Competition for state’s first cannabis facilities

In this Feb. 7, 2014 file photo, a Colorado woman loads an oral syringe with cannabis-infused oil to treat her daughter who suffers from severe epilepsy. Brennan Linsley/AP

Montevideo, Minnesota, hopes to be home to one of the state’s first two medical cannabis manufacturing plants. And if not Montevideo, maybe somewhere in surrounding Chippewa County.

The city and county have passed resolutions supporting the construction of a medical marijuana facility in their area. Montevideo city manager Steve Jones says there’s no stigma he sees in his town of being associated with marijuana, a drug that’s still illegal in the state.

“There’s nothing in it that bothers us,” said Jones. “We’re certainly on board with something that will help mankind.”

Jones says someone he calls a local developer is trying to bring a medical cannabis facility to the community. He says he can’t name the individual, but may be able to soon.

Applying for a state license to make the product won’t be cheap, it’ll cost a non-refundable $20,000 application fee. That’s likely to discourage some hopefuls, but state health department officials say they expect at least five businesses to make a serious run for the two available licenses.

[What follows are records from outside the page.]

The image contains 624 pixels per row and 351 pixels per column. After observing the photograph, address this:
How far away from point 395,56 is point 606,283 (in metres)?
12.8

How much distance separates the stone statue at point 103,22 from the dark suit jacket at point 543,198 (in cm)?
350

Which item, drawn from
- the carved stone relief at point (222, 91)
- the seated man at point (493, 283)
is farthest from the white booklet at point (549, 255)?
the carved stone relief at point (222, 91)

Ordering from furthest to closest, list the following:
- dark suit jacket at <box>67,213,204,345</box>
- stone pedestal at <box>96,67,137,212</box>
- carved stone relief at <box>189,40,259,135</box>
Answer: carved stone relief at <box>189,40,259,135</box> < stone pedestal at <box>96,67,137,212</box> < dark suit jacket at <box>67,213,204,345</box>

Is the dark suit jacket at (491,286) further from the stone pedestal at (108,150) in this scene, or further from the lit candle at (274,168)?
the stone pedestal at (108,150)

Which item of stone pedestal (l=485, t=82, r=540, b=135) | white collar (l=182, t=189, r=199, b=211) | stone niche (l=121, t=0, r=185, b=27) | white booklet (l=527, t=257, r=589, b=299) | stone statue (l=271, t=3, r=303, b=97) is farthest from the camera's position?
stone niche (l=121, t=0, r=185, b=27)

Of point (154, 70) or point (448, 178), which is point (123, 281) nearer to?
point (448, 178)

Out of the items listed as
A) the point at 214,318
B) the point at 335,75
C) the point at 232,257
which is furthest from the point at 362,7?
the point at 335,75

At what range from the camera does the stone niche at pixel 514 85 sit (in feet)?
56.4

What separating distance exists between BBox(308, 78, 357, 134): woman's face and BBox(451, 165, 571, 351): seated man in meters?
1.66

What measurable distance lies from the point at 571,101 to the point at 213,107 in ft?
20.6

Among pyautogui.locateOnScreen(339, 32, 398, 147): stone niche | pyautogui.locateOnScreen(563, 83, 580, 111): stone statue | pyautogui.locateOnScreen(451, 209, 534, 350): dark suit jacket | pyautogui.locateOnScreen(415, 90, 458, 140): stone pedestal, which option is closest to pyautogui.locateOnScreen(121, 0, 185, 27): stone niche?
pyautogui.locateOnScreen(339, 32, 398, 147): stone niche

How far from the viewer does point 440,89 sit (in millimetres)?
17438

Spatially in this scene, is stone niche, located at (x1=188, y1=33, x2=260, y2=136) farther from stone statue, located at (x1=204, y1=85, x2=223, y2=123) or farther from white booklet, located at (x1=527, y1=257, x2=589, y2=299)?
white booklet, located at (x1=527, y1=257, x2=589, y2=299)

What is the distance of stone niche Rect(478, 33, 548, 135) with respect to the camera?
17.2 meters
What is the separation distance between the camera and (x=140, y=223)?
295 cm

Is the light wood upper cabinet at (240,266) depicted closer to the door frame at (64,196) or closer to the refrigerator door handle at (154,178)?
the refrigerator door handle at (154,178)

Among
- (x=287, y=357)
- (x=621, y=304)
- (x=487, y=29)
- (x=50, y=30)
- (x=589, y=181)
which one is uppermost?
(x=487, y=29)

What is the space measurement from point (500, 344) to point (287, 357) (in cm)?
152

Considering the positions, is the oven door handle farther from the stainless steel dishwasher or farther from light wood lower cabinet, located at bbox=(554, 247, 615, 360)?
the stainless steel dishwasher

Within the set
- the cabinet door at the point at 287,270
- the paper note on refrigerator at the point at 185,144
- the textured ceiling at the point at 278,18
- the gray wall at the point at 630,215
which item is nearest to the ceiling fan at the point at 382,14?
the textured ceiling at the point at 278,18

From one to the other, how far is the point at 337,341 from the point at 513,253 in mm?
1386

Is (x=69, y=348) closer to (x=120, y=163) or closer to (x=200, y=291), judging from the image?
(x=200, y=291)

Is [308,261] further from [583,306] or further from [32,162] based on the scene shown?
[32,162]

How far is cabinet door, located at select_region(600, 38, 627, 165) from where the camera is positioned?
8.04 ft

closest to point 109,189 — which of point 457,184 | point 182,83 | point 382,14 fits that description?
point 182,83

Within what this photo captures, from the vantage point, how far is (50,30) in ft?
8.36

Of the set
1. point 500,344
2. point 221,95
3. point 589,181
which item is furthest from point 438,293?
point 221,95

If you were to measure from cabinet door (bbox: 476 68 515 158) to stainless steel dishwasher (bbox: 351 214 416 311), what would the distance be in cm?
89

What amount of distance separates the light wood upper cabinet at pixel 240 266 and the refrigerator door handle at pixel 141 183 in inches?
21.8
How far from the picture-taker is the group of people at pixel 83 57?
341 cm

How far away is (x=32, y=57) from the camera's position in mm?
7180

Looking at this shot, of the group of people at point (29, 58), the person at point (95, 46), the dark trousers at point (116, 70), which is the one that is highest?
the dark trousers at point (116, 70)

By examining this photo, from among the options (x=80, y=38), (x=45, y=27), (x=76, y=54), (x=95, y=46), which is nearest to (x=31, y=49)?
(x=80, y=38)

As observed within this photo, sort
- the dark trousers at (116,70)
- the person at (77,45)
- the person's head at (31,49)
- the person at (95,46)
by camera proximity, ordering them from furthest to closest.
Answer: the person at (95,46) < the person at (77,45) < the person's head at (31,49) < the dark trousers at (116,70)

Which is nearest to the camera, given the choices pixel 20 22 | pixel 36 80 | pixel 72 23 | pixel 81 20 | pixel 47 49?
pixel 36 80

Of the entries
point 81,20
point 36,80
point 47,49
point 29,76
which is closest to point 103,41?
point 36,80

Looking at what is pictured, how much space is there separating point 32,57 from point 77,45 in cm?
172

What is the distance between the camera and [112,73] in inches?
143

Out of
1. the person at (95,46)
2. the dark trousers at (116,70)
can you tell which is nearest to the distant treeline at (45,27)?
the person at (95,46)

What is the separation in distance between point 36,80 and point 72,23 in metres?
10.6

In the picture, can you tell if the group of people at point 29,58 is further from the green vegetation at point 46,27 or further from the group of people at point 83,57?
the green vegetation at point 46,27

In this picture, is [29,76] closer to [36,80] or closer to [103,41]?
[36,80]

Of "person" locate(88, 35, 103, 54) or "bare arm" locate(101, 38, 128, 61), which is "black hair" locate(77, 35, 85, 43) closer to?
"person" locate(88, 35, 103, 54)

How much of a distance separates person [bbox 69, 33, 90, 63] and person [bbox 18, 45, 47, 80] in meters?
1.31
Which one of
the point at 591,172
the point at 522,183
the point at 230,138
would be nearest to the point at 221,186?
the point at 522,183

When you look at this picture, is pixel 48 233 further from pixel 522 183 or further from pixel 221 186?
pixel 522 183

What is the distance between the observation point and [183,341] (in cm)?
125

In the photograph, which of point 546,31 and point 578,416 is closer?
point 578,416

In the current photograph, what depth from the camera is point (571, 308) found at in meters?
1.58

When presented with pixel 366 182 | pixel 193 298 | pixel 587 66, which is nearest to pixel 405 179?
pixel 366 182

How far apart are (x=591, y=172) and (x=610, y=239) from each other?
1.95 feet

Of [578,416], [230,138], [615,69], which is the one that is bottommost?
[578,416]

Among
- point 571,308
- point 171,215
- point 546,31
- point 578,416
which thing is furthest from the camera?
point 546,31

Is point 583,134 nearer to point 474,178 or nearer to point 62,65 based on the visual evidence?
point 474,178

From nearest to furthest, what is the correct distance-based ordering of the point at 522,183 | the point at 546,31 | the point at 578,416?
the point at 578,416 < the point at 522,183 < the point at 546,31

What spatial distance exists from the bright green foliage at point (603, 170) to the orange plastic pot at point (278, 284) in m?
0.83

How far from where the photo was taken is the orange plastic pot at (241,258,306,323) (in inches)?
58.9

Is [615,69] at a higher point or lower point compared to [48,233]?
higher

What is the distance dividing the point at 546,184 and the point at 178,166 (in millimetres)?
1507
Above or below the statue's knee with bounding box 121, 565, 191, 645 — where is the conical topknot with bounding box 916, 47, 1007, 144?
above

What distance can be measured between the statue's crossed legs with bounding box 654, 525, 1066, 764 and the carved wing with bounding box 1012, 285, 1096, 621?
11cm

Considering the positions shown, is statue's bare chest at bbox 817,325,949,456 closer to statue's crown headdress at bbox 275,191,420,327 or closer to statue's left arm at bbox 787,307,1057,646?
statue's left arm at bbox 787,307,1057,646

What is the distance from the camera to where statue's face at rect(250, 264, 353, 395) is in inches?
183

Assistant Health Commissioner Manny Munson-Regala says the department has already heard from nearly a dozen interested businesses. He says the agency will probably have a briefing sometime this summer for anyone who wants to learn exactly how to go after one of the two licenses. He also says the agency’s website on medical cannabis is now live. He says the real push to award the first manufacturing licenses will start in a few months.

“We will put out a request for applications in late summer, early fall” with the goal of making a selection by Dec. 1, said Munson-Regala.

The first medical cannabis products should be ready for distribution to patients by July of next year.